All lines up to and including the one that contains "common name: lion" are to be transcribed exactly, starting from the first line of the records.

[Data items]

________________________

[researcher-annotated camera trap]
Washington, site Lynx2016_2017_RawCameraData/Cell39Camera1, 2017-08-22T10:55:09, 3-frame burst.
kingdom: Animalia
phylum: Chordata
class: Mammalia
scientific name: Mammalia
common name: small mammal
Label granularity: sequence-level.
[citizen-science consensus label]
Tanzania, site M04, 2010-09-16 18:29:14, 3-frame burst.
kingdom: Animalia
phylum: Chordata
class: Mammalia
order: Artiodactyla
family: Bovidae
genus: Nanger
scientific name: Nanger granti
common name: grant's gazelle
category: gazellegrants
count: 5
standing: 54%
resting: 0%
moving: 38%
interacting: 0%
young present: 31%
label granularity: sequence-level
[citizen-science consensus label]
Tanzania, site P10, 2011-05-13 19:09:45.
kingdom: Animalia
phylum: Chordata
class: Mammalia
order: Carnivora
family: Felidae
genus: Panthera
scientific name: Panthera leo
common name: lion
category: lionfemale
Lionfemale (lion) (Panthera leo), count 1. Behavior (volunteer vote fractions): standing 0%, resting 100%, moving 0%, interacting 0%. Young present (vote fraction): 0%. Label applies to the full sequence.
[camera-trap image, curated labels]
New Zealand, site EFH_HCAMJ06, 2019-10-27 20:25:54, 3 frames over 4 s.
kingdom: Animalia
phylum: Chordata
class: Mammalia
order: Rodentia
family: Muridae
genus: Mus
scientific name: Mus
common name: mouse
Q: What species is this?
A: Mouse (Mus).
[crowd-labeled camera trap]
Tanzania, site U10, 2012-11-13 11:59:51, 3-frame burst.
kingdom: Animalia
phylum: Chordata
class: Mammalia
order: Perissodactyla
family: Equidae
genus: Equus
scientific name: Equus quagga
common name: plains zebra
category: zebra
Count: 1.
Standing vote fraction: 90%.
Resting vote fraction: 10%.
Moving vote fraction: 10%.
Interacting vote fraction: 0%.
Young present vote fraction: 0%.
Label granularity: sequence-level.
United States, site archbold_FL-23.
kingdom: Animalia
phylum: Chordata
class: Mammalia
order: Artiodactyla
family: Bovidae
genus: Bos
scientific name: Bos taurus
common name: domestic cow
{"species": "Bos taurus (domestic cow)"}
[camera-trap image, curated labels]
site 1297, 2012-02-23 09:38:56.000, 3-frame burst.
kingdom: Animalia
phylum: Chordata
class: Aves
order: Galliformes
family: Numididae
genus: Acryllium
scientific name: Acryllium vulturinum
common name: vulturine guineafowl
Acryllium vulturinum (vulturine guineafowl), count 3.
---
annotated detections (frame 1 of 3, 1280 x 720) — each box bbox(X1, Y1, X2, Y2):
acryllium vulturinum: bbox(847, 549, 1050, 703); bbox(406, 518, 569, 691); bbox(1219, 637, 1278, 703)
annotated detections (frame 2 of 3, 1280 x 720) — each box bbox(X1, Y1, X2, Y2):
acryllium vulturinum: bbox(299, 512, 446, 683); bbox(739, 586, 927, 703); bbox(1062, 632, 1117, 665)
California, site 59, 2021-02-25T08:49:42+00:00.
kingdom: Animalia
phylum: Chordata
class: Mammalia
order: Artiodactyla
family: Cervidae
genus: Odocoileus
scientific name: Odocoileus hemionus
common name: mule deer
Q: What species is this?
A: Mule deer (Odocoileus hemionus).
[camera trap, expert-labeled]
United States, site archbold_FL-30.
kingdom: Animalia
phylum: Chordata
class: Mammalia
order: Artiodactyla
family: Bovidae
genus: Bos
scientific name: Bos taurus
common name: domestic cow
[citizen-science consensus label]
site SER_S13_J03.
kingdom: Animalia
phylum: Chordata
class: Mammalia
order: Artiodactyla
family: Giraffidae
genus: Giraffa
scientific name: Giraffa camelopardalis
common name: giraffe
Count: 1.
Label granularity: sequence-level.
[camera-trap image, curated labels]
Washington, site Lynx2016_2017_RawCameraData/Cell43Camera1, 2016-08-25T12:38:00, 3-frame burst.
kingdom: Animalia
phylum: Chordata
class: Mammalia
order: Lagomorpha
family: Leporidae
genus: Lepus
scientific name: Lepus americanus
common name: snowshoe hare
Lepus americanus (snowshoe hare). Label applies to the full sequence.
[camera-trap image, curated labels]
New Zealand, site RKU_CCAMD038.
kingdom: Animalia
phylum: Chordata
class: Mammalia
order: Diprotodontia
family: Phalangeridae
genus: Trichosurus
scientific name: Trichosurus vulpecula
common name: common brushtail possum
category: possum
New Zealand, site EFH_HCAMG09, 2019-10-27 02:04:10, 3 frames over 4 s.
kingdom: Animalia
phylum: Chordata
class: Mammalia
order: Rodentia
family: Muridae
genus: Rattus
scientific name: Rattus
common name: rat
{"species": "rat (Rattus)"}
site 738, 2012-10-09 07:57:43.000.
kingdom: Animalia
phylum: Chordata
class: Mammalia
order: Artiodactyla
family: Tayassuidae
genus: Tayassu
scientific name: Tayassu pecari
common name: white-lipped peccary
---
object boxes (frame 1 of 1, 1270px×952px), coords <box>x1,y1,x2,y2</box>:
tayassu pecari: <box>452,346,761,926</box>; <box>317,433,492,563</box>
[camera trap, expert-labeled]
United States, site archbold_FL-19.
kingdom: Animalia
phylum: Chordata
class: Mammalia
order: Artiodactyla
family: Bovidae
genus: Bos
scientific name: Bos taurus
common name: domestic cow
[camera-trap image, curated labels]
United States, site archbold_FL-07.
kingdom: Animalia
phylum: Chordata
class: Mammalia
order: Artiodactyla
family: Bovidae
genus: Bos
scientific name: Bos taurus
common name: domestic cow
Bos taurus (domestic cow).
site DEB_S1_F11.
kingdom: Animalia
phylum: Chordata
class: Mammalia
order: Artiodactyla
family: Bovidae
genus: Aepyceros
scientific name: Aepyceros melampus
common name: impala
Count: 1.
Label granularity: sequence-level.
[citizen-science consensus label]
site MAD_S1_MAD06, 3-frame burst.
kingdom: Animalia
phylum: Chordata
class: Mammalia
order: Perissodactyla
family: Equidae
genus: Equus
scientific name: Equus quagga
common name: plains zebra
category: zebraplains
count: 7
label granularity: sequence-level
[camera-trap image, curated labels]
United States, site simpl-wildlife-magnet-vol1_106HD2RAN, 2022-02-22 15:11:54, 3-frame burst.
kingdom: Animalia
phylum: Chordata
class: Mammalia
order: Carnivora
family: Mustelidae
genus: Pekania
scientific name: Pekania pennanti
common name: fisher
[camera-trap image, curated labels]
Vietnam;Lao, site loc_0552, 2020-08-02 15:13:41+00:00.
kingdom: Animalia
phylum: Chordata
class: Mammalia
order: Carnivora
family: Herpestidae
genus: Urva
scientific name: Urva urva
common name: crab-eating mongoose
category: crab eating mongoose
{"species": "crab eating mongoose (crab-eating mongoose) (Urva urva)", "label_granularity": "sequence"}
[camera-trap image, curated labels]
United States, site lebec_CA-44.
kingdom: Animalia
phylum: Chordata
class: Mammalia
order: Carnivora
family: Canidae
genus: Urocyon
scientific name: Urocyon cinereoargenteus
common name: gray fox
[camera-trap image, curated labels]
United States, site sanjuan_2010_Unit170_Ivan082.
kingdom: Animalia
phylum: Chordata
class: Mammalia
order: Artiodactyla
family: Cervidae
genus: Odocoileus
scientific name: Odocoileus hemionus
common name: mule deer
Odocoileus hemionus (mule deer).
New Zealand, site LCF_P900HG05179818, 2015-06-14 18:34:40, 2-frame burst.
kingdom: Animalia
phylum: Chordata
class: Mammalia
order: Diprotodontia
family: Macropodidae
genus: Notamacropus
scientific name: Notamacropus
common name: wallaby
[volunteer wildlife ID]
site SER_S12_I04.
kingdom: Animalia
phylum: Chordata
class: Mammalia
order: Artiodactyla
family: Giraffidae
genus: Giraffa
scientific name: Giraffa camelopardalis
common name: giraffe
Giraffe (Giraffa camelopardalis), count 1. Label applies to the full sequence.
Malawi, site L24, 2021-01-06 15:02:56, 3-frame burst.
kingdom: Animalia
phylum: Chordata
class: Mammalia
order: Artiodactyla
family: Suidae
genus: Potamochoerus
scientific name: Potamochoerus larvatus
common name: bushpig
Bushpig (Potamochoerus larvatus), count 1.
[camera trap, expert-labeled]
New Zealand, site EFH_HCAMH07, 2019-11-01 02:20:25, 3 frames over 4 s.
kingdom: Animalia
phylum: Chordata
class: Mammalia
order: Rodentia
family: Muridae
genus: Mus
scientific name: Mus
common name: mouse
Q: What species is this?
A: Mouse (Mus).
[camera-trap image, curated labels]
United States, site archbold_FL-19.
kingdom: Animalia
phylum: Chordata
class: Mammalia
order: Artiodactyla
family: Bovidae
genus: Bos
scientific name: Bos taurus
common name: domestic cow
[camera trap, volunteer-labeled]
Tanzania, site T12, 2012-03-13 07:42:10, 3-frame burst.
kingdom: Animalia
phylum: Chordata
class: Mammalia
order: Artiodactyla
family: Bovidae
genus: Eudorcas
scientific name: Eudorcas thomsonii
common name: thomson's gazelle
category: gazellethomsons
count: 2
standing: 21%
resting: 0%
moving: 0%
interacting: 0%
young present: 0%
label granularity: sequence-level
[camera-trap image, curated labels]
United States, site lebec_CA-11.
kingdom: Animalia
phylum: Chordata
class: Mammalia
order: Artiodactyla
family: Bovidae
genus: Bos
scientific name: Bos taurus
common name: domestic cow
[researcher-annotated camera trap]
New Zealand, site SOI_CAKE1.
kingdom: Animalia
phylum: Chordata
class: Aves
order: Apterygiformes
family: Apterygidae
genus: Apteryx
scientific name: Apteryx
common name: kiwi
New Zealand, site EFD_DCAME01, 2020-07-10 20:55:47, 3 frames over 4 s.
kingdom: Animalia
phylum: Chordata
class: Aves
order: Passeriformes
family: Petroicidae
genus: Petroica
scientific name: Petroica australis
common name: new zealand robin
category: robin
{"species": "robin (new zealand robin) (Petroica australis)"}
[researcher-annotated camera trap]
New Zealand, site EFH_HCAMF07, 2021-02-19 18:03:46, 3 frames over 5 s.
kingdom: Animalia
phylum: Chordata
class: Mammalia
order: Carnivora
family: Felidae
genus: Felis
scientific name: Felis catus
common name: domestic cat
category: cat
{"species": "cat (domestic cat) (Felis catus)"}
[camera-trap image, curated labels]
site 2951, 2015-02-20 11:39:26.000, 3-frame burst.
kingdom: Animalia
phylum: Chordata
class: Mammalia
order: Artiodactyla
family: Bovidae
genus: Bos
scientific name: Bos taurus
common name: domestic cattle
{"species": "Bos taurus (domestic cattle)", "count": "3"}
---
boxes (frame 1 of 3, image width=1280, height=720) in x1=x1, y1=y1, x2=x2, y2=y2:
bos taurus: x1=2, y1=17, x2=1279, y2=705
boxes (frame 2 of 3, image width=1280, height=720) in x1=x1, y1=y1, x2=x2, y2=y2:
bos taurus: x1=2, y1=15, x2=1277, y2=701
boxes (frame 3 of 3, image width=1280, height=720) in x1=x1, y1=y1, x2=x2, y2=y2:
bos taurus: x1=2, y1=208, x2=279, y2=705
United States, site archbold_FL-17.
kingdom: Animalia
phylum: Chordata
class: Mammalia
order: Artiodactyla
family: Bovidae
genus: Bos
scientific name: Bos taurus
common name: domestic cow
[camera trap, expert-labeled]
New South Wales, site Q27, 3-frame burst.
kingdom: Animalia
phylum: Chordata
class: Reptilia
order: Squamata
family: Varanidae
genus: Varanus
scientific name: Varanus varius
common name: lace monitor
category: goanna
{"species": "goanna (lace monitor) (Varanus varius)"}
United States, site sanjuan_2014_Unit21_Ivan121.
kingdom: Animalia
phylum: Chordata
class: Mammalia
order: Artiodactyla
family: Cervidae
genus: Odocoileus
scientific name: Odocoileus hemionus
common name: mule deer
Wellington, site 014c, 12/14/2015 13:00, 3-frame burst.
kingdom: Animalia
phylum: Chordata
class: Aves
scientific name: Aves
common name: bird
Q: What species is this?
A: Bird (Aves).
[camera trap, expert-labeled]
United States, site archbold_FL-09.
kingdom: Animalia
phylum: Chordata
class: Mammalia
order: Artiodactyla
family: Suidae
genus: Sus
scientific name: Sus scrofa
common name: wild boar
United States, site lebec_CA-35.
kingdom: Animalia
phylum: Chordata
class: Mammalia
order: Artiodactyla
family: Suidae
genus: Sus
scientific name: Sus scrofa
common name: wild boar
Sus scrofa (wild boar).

________________________

- [Your response]
[researcher-annotated camera trap]
Washington, site Lynx2016_2017_RawCameraData/Cell39Camera1, 2017-08-22T10:55:09, 3-frame burst.
kingdom: Animalia
phylum: Chordata
class: Mammalia
scientific name: Mammalia
common name: small mammal
Label granularity: sequence-level.
[citizen-science consensus label]
Tanzania, site M04, 2010-09-16 18:29:14, 3-frame burst.
kingdom: Animalia
phylum: Chordata
class: Mammalia
order: Artiodactyla
family: Bovidae
genus: Nanger
scientific name: Nanger granti
common name: grant's gazelle
category: gazellegrants
count: 5
standing: 54%
resting: 0%
moving: 38%
interacting: 0%
young present: 31%
label granularity: sequence-level
[citizen-science consensus label]
Tanzania, site P10, 2011-05-13 19:09:45.
kingdom: Animalia
phylum: Chordata
class: Mammalia
order: Carnivora
family: Felidae
genus: Panthera
scientific name: Panthera leo
common name: lion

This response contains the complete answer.